The IRS has issued a memorandum updating its third-party contact notification procedures to comply with the Taxpayer First Act (TFA). The TFA changed Code Sec. 7602 to require the IRS to notify taxpayers in writing at least 45 days before making any third party contact.
Background. IRM 184.108.40.206, Notification Requirements, states that IRS employees may not contact any third party without first providing reasonable notice to the taxpayer. In addition, IRM 220.127.116.11.1, Third Party Contact (TPC) Notification Procedures, states that Publication 1, Your Rights as a Taxpayer, generally satisfies the advance-notice of TPC requirement. However, the IRM advises employees to use Letter 3164, Third-Party Notice, to notify taxpayers of possible third-party contacts in cases involving the trust fund recovery penalty, tax preparer audits and tax shelter promoter audits. There are over twenty versions of Letter 3164 available for IRS employees to use. (IRM 18.104.22.168.1.3) An IRS employee who issues Letter 3164 must wait 10 days before contacting a third party. (IRM 22.214.171.124.1.7)
In July 2019, the TFA was enacted.
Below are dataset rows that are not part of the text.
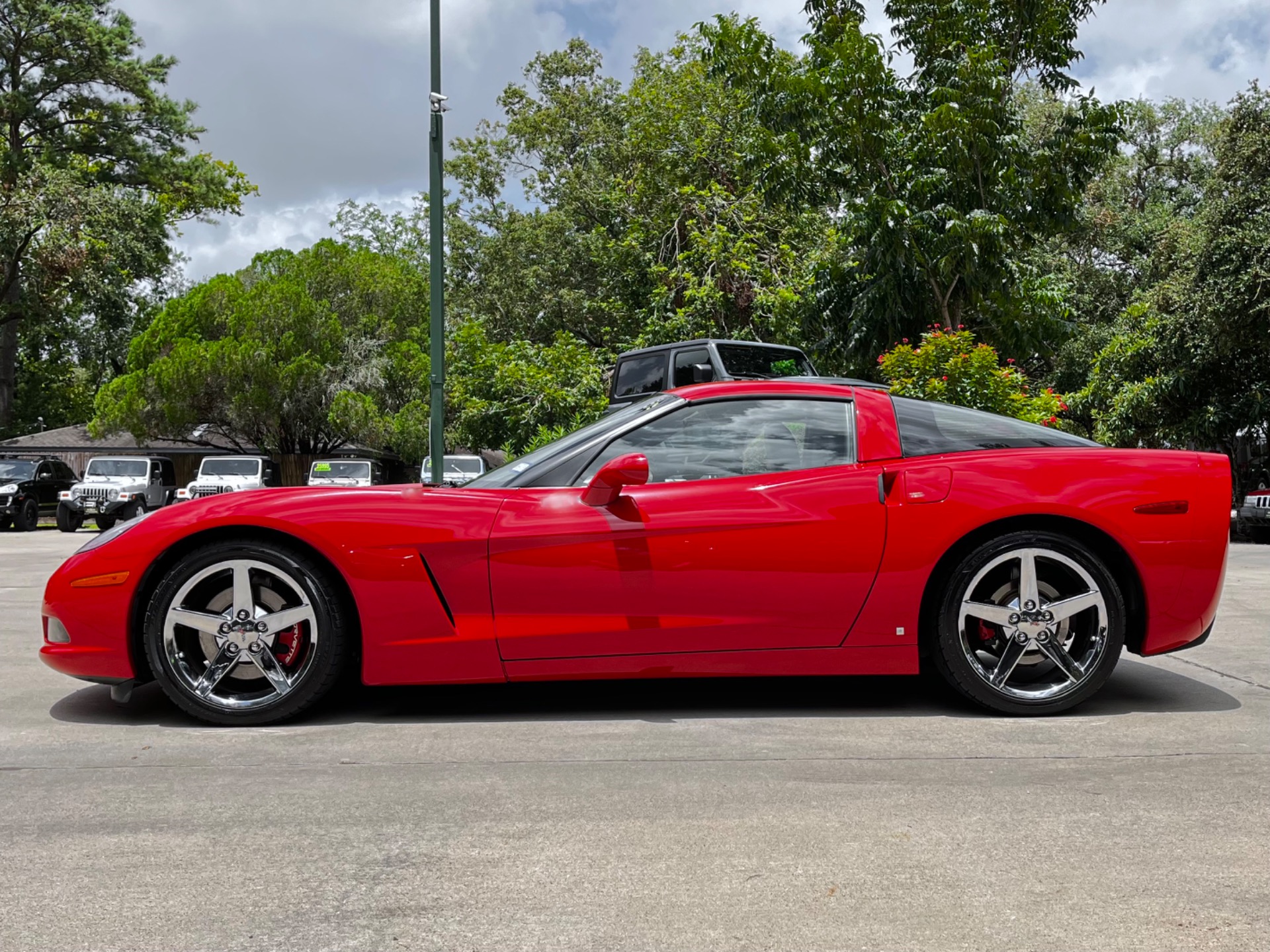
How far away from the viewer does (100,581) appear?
4551 millimetres

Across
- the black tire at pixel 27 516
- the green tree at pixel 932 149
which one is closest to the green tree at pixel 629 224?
the green tree at pixel 932 149

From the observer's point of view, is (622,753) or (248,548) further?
(248,548)

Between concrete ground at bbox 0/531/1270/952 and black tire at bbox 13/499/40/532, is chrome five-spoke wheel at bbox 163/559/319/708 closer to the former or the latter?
concrete ground at bbox 0/531/1270/952

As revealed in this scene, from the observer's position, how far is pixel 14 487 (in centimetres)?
2603

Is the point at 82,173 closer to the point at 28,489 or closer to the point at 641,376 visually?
the point at 28,489

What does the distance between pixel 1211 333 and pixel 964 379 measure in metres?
12.1

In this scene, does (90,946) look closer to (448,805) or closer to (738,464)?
(448,805)

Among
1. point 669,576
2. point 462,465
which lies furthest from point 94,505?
point 669,576

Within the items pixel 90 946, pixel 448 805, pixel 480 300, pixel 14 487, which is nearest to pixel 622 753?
pixel 448 805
The TFA amended Code Sec. 7602(c)(1), so that, effective Aug. 15, 2019, the IRS must mail a notice of third-party contacts to the taxpayer at least 45 days before any third-party contact. In addition, the notice must contain, when issued: (1) a statement that the IRS intends to contact third parties, and (2) a time frame (not to exceed one year) during which the IRS intends to make the third-party contacts.
IRS third party notice requirements updated. The memorandum noted that effective Aug. 15, 2019, Publication 1 will no longer satisfy the advance-notice requirement in Code Sec. 7601(c)(1). Therefore, in all cases involving third-party contact notices provided after Aug. 15, 2019, or in which contacts with third parties will occur after Aug. 15, 2019, a notice meeting the new TFA requirements must be provided to the taxpayer. The memorandum also noted the notice must include the tax period(s) at issue and that IRS employees may not contact a third party until the 46th day after the date of the notice.
The memorandum contains two sample Letters 3164, one for a business that owes employment taxes and one for a taxpayer that has not filed returns. IRS personnel may edit these sample letters to conform to the needs of a particular case until the IRS provides new Letters 3164 that conform to the new TFA requirements.